## Listelenen kayıtlar
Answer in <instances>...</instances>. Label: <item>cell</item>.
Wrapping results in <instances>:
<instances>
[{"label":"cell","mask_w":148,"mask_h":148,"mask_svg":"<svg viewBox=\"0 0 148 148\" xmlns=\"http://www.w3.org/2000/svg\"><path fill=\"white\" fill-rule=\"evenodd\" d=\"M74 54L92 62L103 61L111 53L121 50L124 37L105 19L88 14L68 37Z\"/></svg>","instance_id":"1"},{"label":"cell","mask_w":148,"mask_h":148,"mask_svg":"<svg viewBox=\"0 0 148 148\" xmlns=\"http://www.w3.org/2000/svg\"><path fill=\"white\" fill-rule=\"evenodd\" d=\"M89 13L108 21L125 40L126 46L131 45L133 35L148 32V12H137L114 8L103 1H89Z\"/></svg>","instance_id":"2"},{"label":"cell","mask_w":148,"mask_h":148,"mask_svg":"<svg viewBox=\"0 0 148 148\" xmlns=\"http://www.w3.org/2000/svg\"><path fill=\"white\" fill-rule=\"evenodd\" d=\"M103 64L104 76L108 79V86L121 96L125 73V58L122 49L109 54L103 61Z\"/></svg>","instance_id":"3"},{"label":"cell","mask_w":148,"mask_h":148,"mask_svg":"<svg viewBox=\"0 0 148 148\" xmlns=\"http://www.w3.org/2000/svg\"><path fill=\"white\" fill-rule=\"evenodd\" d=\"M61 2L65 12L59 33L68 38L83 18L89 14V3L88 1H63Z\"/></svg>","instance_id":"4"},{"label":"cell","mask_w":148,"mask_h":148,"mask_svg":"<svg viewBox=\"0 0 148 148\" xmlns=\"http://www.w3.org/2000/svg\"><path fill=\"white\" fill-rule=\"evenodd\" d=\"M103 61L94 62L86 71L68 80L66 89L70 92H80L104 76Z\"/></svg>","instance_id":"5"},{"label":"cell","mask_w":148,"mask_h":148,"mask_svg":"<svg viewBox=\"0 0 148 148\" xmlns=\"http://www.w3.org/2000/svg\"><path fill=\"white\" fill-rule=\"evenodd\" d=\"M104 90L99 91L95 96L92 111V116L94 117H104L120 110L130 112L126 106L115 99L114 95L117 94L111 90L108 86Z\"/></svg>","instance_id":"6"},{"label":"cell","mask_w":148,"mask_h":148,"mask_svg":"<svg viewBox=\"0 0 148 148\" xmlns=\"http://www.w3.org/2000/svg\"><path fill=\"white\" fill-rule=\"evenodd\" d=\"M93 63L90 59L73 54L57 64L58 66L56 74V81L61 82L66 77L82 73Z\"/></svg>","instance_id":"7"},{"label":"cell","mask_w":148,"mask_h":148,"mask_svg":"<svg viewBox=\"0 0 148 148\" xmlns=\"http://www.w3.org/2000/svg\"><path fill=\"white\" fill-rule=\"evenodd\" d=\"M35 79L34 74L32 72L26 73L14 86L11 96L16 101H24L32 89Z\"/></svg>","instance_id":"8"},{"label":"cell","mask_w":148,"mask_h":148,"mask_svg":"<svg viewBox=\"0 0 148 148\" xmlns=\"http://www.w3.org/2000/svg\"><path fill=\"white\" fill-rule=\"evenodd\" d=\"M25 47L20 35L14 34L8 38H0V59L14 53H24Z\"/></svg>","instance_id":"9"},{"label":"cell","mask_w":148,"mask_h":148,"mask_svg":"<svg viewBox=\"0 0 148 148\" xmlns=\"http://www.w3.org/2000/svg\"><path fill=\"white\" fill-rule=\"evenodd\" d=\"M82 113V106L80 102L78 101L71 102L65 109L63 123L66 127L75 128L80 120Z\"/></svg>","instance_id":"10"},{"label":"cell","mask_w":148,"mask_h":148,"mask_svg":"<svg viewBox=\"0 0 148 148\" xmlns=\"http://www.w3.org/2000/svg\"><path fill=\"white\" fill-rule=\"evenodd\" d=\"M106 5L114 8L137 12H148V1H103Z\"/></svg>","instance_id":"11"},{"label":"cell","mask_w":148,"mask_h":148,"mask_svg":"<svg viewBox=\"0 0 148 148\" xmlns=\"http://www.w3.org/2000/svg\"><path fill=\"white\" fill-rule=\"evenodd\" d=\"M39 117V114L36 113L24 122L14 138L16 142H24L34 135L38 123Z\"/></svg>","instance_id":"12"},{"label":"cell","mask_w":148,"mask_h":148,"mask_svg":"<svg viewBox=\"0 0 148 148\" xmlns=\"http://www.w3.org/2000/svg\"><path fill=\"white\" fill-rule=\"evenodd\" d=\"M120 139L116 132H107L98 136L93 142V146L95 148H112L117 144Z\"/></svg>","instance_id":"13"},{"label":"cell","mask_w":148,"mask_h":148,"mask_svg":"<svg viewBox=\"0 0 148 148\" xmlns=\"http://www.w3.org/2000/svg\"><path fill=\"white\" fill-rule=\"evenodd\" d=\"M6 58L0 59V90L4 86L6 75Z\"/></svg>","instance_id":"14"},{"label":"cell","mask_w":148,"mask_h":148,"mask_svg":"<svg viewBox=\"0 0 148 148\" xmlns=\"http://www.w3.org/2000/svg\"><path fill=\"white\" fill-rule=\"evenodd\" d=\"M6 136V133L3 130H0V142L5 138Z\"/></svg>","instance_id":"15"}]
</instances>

## Hedef
Kayıtlarda "instances" dizesini içeren satırların tamamını listeleyin. Büyük ve küçük harf farkı gözetilmelidir.

## Cevap
Answer in <instances>...</instances>. Label: <item>cell</item>.
Wrapping results in <instances>:
<instances>
</instances>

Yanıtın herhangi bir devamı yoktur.